Has anyone's oil dipstick ever broke? Mine just broke off at the yellow plastic handle. I had a TIME trying to get the dipstick out of the tube. I didn't want to start the car because I wasn't sure if the dipstick had sunk down too far into the pan where it would crash with the crank. So I had to yank the whole dipstick tube out of the pan and get it out that way. What a PITA!
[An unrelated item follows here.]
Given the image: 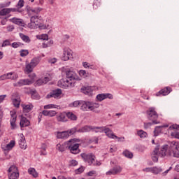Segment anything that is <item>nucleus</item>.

Well anyways, now I need a new dipstick. Anyone know where I can get one?


----------



## BlackoutSpecV (May 8, 2002)

Nissan


----------



## danponjican (Jun 16, 2003)

Thanks that was a huge help... I would have never thought that Nissan would have had it! :loser: 

Anyone have a _useful_ suggestion?


----------



## simeronbugh (Aug 22, 2003)

NISSAN DEALER, dumbass. I bet your teacher told you that there are no stupid questions except the ones you don't ask. Well, guess what dipstick?


----------



## simeronbugh (Aug 22, 2003)

How the hell do you break a dipstick anyways? NO, no one else has broken one.


----------



## danponjican (Jun 16, 2003)

What a freakin' fruit. Don't you think that I would have thought ALL BY MYSELF to go to a dealer? I just love it when class 'A' geniuses like you take the time in their busy schedules to reply the blatant obvious. Don't you think anyone else on earth has a brain? Or do you think that everyone else is just like you... without.

You're a case dude. And I won't read this thread after this so don't bother.


----------



## simeronbugh (Aug 22, 2003)

I'll bother with it. Just because I find you highly entertaining. If you thought of that all by your big boy self, then why don't you have one. Nissan genuine parts aren't good enough for you? Or do you just want someone to hold your hand and take you down to place the order? And speaking of obvious, why did you ask the question if you already know the answer?


----------